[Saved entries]

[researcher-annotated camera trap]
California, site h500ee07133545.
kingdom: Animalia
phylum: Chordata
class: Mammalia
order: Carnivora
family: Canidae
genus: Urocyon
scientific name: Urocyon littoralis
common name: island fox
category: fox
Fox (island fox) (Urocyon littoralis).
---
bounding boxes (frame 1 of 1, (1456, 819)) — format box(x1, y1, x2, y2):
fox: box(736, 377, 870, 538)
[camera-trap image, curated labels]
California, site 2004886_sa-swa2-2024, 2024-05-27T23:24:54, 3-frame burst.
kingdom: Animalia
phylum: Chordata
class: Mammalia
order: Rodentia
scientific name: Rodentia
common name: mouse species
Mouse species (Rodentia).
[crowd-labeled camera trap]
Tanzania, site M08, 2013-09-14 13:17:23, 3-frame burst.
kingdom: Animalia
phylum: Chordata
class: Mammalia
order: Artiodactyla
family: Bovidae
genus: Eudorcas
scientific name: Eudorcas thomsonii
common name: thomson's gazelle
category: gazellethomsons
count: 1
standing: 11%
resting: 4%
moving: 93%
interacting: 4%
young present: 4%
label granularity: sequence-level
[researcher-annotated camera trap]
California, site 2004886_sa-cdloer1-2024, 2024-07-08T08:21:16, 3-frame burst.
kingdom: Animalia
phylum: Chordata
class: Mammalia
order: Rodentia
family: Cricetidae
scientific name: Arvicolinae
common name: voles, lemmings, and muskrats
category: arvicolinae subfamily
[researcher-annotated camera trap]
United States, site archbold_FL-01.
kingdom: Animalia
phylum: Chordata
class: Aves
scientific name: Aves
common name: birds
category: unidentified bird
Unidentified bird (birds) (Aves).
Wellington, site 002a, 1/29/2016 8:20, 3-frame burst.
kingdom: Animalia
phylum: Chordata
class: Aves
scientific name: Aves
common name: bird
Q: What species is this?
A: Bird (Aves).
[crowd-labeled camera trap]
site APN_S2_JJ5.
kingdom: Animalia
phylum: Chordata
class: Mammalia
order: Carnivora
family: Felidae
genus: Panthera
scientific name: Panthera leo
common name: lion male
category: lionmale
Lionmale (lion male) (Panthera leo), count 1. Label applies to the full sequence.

### WHAT THIS TASK INVOLVES
Reproduce the complete data exactly as presented above.

### RESPONSE
[researcher-annotated camera trap]
California, site h500ee07133545.
kingdom: Animalia
phylum: Chordata
class: Mammalia
order: Carnivora
family: Canidae
genus: Urocyon
scientific name: Urocyon littoralis
common name: island fox
category: fox
Fox (island fox) (Urocyon littoralis).
---
bounding boxes (frame 1 of 1, (1456, 819)) — format box(x1, y1, x2, y2):
fox: box(736, 377, 870, 538)
[camera-trap image, curated labels]
California, site 2004886_sa-swa2-2024, 2024-05-27T23:24:54, 3-frame burst.
kingdom: Animalia
phylum: Chordata
class: Mammalia
order: Rodentia
scientific name: Rodentia
common name: mouse species
Mouse species (Rodentia).
[crowd-labeled camera trap]
Tanzania, site M08, 2013-09-14 13:17:23, 3-frame burst.
kingdom: Animalia
phylum: Chordata
class: Mammalia
order: Artiodactyla
family: Bovidae
genus: Eudorcas
scientific name: Eudorcas thomsonii
common name: thomson's gazelle
category: gazellethomsons
count: 1
standing: 11%
resting: 4%
moving: 93%
interacting: 4%
young present: 4%
label granularity: sequence-level
[researcher-annotated camera trap]
California, site 2004886_sa-cdloer1-2024, 2024-07-08T08:21:16, 3-frame burst.
kingdom: Animalia
phylum: Chordata
class: Mammalia
order: Rodentia
family: Cricetidae
scientific name: Arvicolinae
common name: voles, lemmings, and muskrats
category: arvicolinae subfamily
[researcher-annotated camera trap]
United States, site archbold_FL-01.
kingdom: Animalia
phylum: Chordata
class: Aves
scientific name: Aves
common name: birds
category: unidentified bird
Unidentified bird (birds) (Aves).
Wellington, site 002a, 1/29/2016 8:20, 3-frame burst.
kingdom: Animalia
phylum: Chordata
class: Aves
scientific name: Aves
common name: bird
Q: What species is this?
A: Bird (Aves).
[crowd-labeled camera trap]
site APN_S2_JJ5.
kingdom: Animalia
phylum: Chordata
class: Mammalia
order: Carnivora
family: Felidae
genus: Panthera
scientific name: Panthera leo
common name: lion male
category: lionmale
Lionmale (lion male) (Panthera leo), count 1. Label applies to the full sequence.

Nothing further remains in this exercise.